**Your goal**
Filter the records below for the word "sourceMappingURL". Keep each line that has it.

### Material for the task

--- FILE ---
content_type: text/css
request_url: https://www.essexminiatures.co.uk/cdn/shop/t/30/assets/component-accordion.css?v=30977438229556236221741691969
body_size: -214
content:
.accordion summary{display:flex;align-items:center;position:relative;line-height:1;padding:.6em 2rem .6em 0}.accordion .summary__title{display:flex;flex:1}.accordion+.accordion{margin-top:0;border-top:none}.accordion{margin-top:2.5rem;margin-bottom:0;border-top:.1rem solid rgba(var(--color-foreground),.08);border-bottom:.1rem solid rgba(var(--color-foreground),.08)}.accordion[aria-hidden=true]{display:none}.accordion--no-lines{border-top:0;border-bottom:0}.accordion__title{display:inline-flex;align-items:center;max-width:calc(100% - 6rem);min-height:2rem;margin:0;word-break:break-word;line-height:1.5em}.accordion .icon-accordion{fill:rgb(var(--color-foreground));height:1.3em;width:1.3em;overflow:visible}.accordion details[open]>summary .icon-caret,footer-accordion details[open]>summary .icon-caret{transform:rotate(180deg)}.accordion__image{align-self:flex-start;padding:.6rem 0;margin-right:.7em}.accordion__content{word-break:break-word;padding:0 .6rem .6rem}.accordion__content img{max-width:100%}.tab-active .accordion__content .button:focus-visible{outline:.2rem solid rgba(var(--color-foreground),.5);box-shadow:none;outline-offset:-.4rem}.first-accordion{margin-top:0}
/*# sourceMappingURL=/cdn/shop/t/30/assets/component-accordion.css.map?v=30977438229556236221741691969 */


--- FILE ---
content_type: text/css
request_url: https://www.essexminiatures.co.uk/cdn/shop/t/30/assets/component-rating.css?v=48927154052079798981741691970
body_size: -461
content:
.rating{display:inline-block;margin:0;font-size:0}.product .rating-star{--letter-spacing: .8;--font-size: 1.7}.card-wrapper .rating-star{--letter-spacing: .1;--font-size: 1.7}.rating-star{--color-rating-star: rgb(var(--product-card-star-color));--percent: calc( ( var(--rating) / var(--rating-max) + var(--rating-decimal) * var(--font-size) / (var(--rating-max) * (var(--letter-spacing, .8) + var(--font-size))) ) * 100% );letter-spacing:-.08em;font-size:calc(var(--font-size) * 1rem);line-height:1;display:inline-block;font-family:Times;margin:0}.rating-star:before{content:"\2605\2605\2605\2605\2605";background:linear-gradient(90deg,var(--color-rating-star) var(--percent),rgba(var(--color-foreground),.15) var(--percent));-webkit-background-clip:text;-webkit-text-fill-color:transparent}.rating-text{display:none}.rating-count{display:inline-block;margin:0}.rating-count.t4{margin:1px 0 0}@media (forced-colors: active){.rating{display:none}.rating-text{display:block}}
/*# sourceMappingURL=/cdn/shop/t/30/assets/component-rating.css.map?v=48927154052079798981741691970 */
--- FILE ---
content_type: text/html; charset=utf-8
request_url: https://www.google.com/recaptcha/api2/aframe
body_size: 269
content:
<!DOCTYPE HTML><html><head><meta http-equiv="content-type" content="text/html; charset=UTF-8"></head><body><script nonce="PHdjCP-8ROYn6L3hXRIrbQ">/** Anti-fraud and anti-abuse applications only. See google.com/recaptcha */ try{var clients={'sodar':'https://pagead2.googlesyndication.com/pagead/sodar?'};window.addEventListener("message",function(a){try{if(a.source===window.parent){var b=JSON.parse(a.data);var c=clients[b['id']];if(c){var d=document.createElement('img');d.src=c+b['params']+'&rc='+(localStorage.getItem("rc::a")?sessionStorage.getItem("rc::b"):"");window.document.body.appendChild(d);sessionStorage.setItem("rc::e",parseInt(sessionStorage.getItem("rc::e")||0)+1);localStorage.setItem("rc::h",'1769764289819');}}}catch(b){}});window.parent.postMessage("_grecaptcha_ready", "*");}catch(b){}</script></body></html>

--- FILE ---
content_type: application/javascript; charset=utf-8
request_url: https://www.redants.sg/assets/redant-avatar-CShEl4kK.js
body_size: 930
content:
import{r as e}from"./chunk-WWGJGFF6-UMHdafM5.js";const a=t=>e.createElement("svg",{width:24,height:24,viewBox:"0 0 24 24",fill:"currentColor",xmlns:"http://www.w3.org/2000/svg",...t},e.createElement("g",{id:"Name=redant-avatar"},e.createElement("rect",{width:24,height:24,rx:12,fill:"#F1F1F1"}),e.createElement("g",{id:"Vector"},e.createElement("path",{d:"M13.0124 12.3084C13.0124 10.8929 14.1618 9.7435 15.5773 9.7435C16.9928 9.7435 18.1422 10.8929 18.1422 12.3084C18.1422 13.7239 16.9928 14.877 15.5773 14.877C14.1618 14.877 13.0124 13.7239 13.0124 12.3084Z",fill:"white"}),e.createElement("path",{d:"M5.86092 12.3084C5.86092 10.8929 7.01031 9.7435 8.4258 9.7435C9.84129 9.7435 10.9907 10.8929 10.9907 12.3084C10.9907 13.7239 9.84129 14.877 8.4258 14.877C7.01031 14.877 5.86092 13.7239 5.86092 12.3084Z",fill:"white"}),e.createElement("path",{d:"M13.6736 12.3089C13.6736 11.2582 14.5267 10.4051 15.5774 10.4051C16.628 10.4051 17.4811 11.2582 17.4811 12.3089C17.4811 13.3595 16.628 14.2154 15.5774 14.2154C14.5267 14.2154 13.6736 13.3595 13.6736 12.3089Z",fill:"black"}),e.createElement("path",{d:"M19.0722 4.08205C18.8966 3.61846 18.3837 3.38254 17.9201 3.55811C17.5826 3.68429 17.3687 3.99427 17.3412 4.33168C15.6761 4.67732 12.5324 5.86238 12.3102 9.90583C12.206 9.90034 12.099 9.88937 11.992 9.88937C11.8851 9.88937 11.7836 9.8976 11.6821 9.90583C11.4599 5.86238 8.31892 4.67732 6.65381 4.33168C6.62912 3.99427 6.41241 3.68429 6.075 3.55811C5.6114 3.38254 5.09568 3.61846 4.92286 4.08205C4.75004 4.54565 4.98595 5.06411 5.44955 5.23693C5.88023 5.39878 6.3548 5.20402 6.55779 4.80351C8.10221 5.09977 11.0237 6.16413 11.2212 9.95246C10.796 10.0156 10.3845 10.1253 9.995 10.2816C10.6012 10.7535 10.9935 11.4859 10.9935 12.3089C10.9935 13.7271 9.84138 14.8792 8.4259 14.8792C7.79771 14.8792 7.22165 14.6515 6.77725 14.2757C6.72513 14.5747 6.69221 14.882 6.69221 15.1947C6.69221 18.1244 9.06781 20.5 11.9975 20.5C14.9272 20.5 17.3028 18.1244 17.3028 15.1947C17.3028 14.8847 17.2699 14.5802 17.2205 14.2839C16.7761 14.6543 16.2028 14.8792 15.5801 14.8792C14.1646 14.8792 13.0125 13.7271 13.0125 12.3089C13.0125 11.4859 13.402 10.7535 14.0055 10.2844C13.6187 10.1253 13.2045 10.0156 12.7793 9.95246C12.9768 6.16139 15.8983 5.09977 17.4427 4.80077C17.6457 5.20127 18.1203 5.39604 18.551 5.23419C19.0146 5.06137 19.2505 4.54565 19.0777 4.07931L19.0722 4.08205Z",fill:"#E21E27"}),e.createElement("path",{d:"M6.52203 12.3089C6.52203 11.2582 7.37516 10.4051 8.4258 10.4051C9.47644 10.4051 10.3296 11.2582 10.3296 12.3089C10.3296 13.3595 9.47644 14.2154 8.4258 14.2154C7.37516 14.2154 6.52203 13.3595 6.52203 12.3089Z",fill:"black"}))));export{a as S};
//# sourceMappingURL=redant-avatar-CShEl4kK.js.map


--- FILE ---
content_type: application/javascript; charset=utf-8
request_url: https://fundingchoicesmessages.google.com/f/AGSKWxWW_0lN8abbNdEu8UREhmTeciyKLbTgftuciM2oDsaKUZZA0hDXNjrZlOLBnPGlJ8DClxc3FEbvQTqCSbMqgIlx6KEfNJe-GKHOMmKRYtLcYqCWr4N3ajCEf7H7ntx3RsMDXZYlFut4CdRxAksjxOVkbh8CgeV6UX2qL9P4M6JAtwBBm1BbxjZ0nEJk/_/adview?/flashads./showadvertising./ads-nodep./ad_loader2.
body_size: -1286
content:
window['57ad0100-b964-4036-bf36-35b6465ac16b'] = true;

######

**Result for this task**
/*# sourceMappingURL=/cdn/shop/t/30/assets/component-accordion.css.map?v=30977438229556236221741691969 */
/*# sourceMappingURL=/cdn/shop/t/30/assets/component-rating.css.map?v=48927154052079798981741691970 */
//# sourceMappingURL=redant-avatar-CShEl4kK.js.map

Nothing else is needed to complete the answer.